Please transcribe the entries that follow exactly as they stand, skipping each picture.

::: RECORDS FOR THE TASK

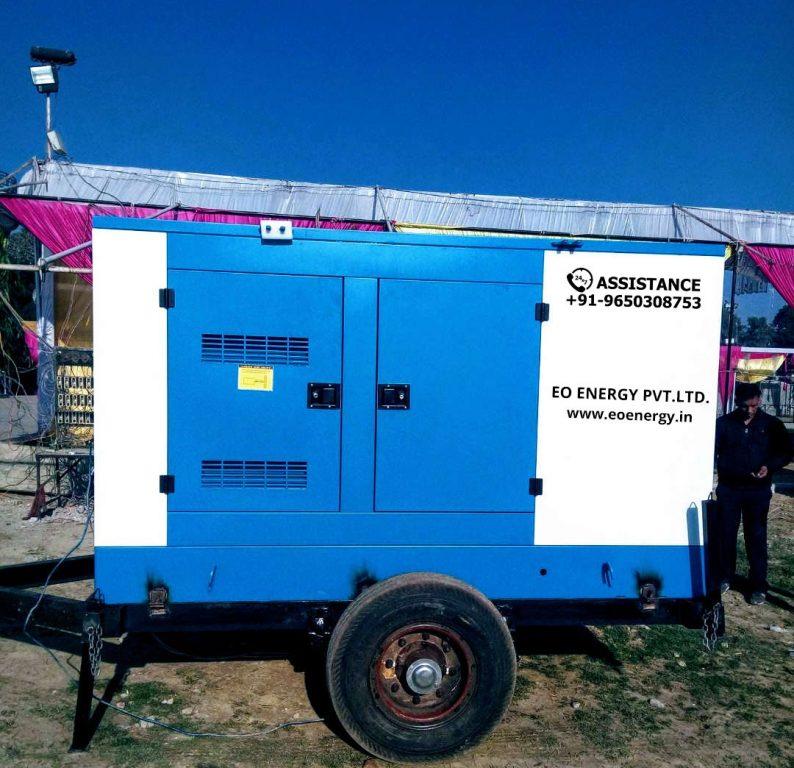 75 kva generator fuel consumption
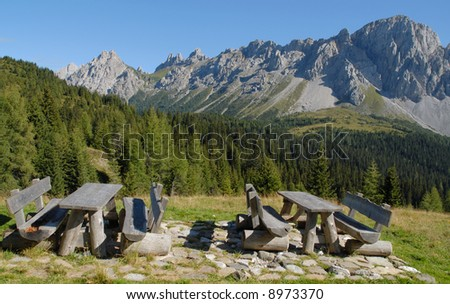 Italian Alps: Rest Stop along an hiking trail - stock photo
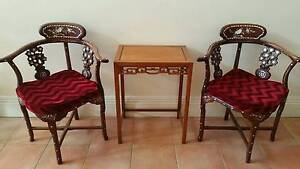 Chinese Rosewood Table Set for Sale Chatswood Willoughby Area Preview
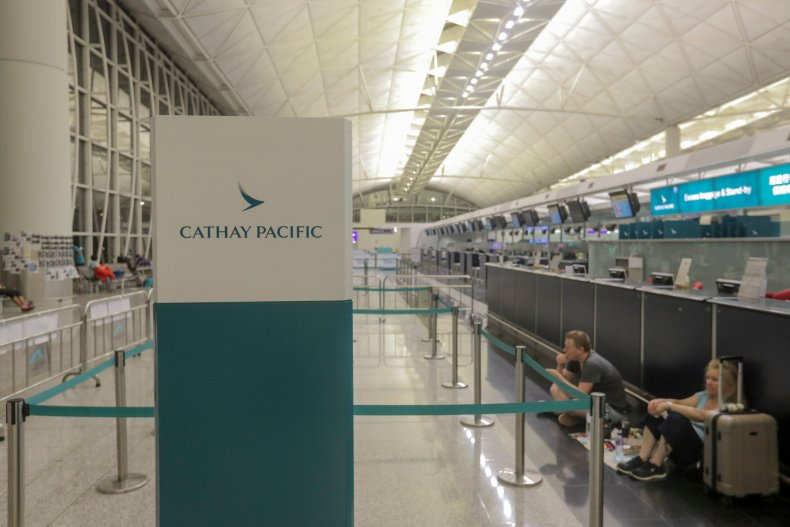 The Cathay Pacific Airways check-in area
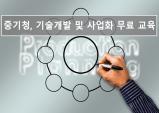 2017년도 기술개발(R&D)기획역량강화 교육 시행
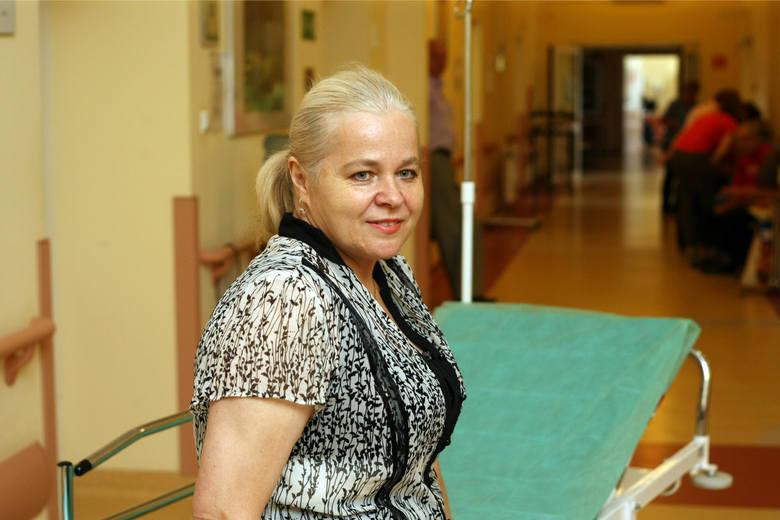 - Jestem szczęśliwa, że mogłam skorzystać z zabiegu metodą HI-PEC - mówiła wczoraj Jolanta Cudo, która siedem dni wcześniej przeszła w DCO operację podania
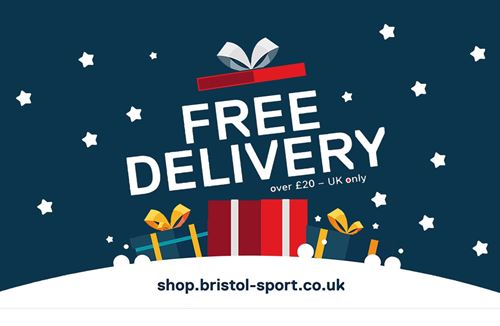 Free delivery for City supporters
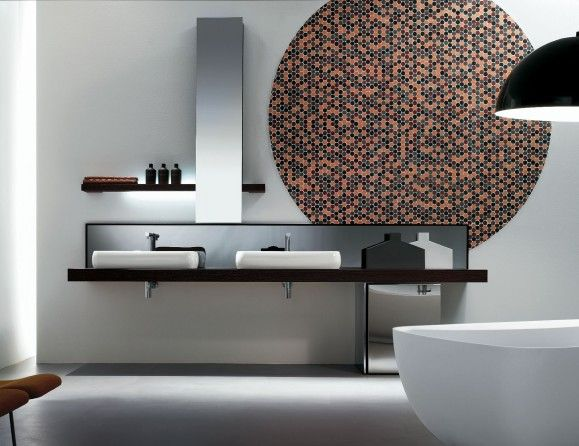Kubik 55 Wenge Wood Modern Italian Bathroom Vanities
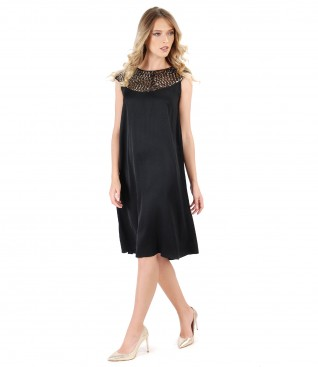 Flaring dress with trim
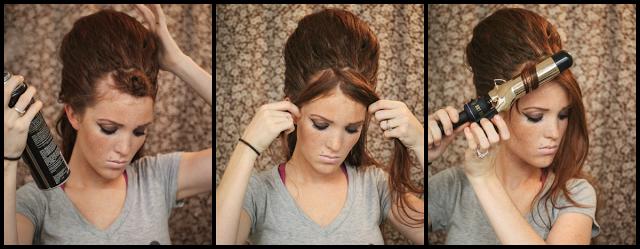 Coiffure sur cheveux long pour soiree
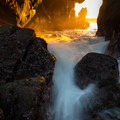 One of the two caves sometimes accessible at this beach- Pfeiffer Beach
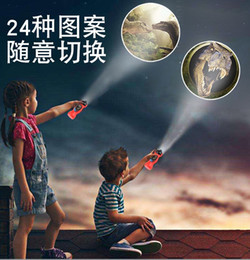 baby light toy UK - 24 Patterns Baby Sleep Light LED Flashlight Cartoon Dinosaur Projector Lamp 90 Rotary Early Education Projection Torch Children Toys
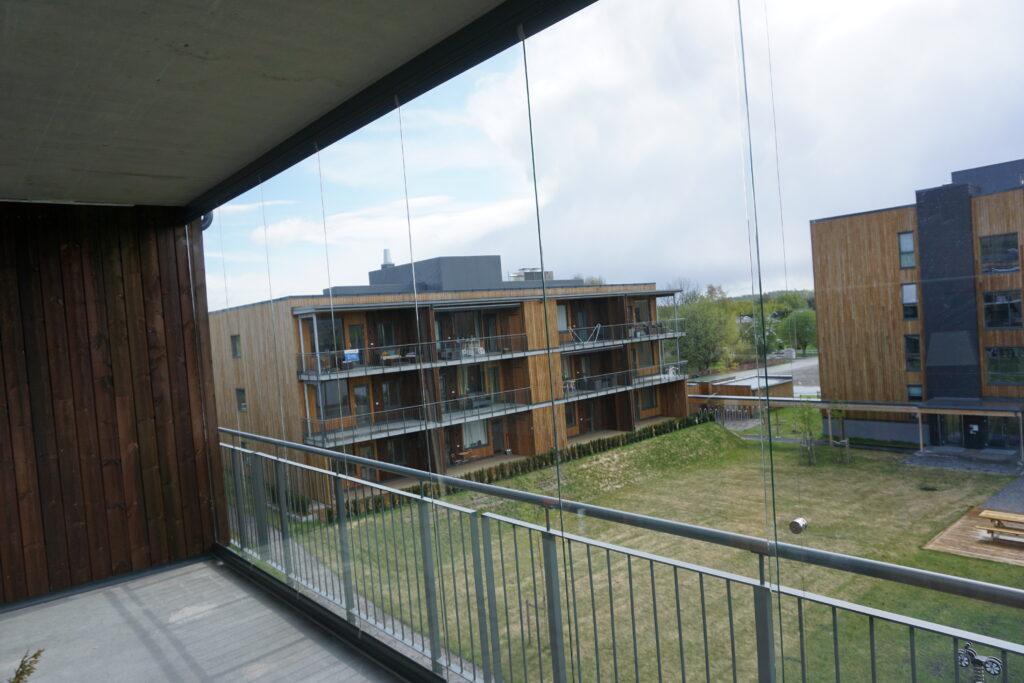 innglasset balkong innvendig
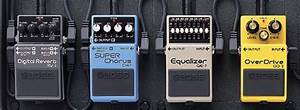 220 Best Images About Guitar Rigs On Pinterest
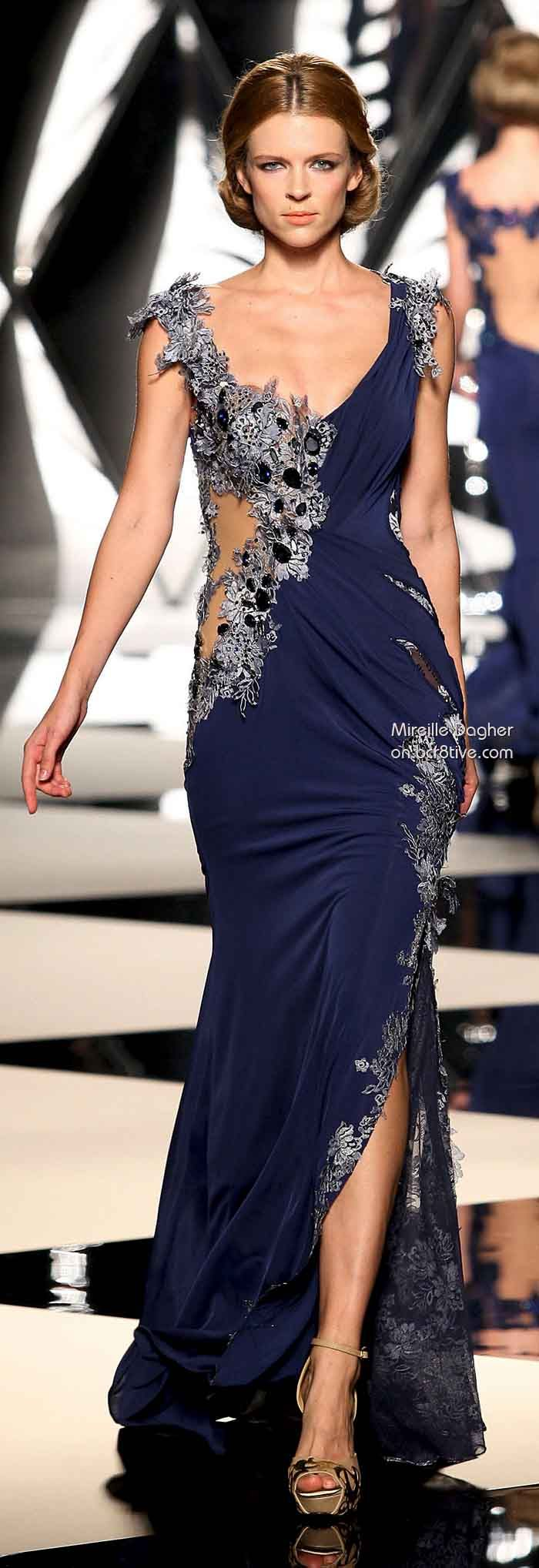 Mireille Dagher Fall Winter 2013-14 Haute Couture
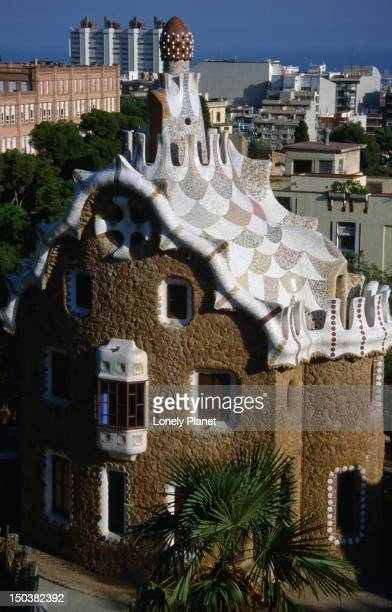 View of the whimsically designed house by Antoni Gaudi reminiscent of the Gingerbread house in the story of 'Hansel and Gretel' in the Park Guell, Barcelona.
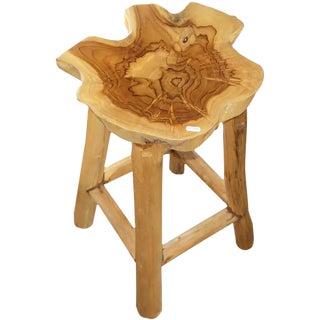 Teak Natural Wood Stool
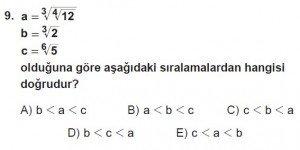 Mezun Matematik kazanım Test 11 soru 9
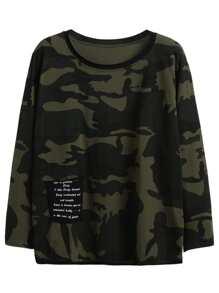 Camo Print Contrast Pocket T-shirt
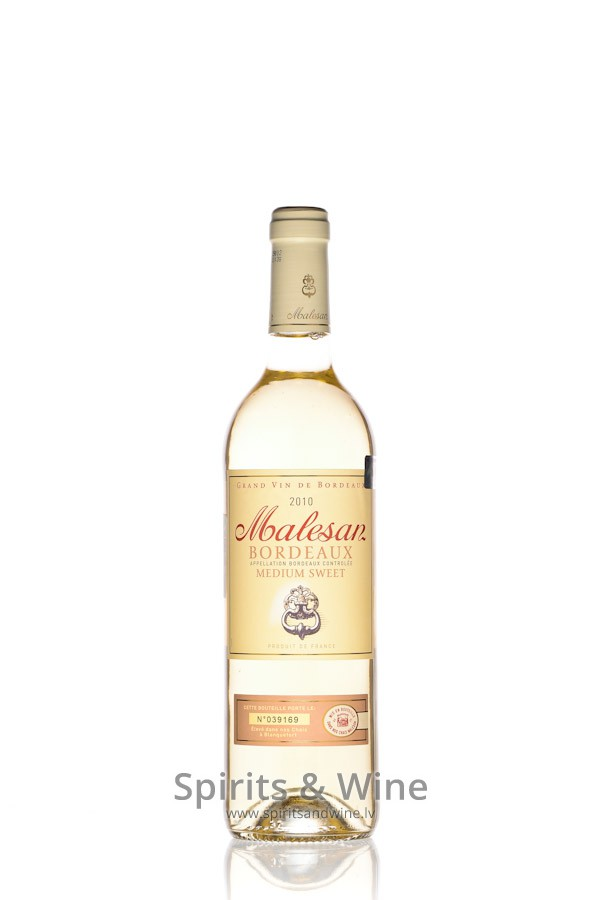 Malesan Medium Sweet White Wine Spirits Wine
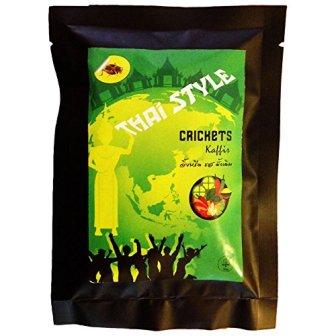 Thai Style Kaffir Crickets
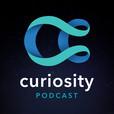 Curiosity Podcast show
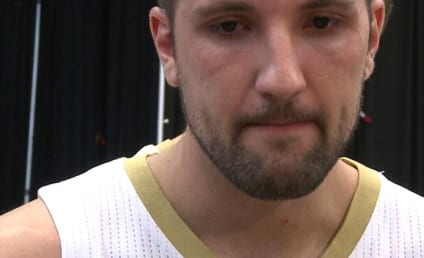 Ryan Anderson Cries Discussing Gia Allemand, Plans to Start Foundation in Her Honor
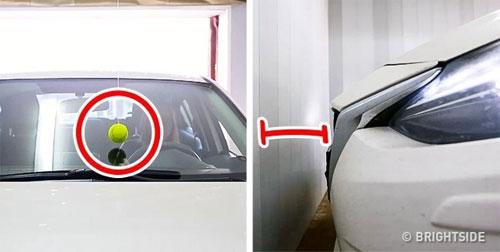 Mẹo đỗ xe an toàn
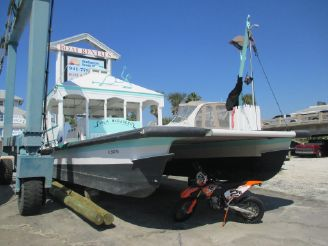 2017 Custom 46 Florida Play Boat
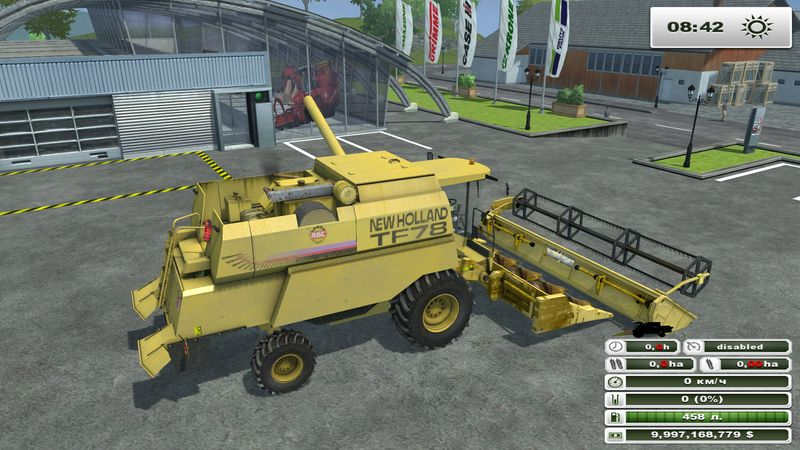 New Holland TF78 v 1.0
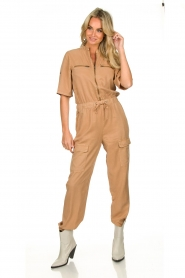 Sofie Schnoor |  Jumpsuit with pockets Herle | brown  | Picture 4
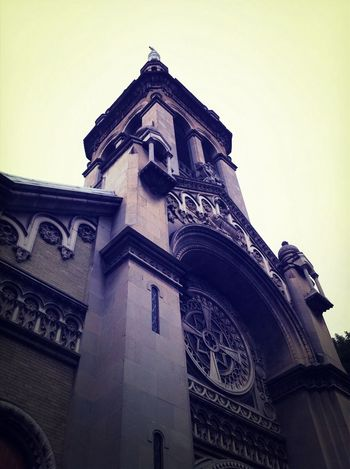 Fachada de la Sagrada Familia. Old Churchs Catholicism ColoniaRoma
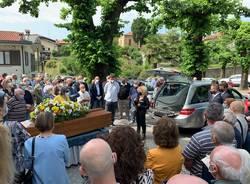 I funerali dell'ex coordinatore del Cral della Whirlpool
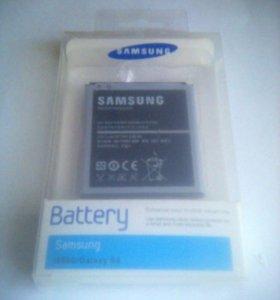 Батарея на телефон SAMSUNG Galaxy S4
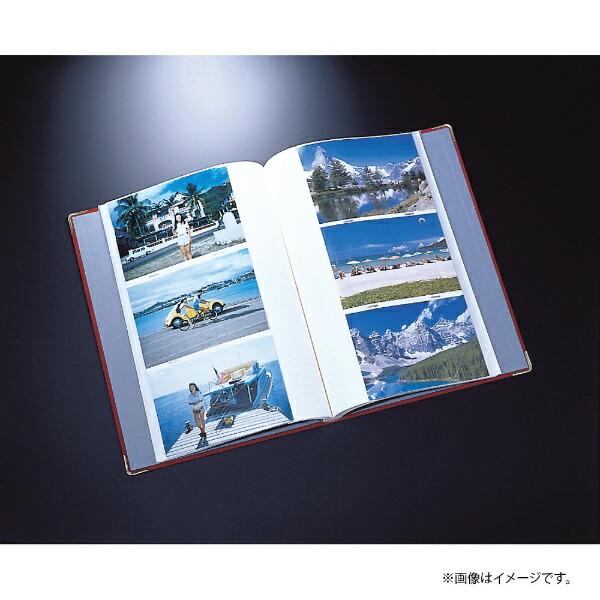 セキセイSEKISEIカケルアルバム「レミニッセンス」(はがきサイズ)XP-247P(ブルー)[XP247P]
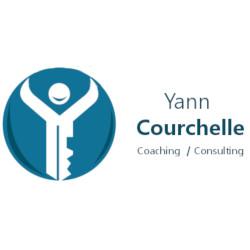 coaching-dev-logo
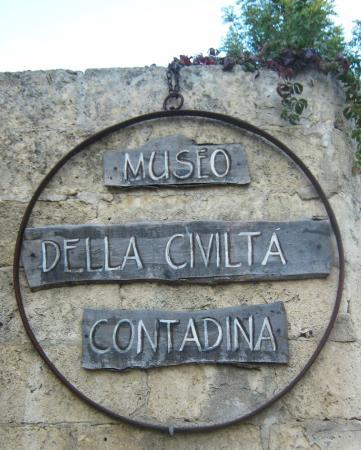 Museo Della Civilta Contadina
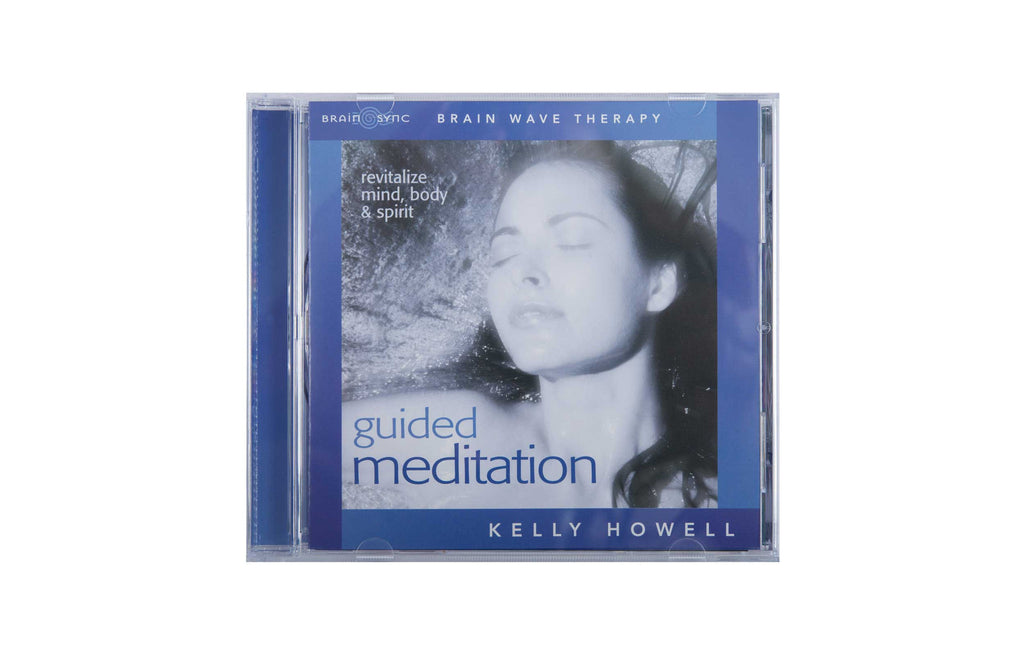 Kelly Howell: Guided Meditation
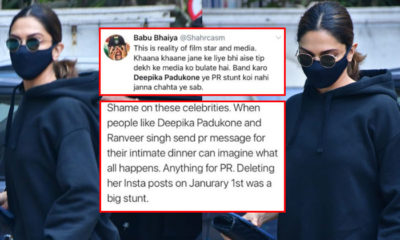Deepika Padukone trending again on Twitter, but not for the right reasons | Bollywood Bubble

::::::

EXERCISE ANSWER.
 75 kva generator fuel consumption
 Italian Alps: Rest Stop along an hiking trail - stock photo
 Chinese Rosewood Table Set for Sale Chatswood Willoughby Area Preview
 The Cathay Pacific Airways check-in area
 2017년도 기술개발(R&D)기획역량강화 교육 시행
 - Jestem szczęśliwa, że mogłam skorzystać z zabiegu metodą HI-PEC - mówiła wczoraj Jolanta Cudo, która siedem dni wcześniej przeszła w DCO operację podania
 Free delivery for City supporters
Kubik 55 Wenge Wood Modern Italian Bathroom Vanities
 Flaring dress with trim
 Coiffure sur cheveux long pour soiree
 One of the two caves sometimes accessible at this beach- Pfeiffer Beach
 baby light toy UK - 24 Patterns Baby Sleep Light LED Flashlight Cartoon Dinosaur Projector Lamp 90 Rotary Early Education Projection Torch Children Toys
 innglasset balkong innvendig
 220 Best Images About Guitar Rigs On Pinterest
 Mireille Dagher Fall Winter 2013-14 Haute Couture
 View of the whimsically designed house by Antoni Gaudi reminiscent of the Gingerbread house in the story of 'Hansel and Gretel' in the Park Guell, Barcelona.
 Teak Natural Wood Stool
 Mezun Matematik kazanım Test 11 soru 9
 Camo Print Contrast Pocket T-shirt
 Malesan Medium Sweet White Wine Spirits Wine
 Thai Style Kaffir Crickets
 Curiosity Podcast show
 Ryan Anderson Cries Discussing Gia Allemand, Plans to Start Foundation in Her Honor
 Mẹo đỗ xe an toàn
 2017 Custom 46 Florida Play Boat
 New Holland TF78 v 1.0
 Sofie Schnoor |  Jumpsuit with pockets Herle | brown  | Picture 4
 Fachada de la Sagrada Familia. Old Churchs Catholicism ColoniaRoma
 I funerali dell'ex coordinatore del Cral della Whirlpool
 Батарея на телефон SAMSUNG Galaxy S4
 セキセイSEKISEIカケルアルバム「レミニッセンス」(はがきサイズ)XP-247P(ブルー)[XP247P]
 coaching-dev-logo
 Museo Della Civilta Contadina
 Kelly Howell: Guided Meditation
Deepika Padukone trending again on Twitter, but not for the right reasons | Bollywood Bubble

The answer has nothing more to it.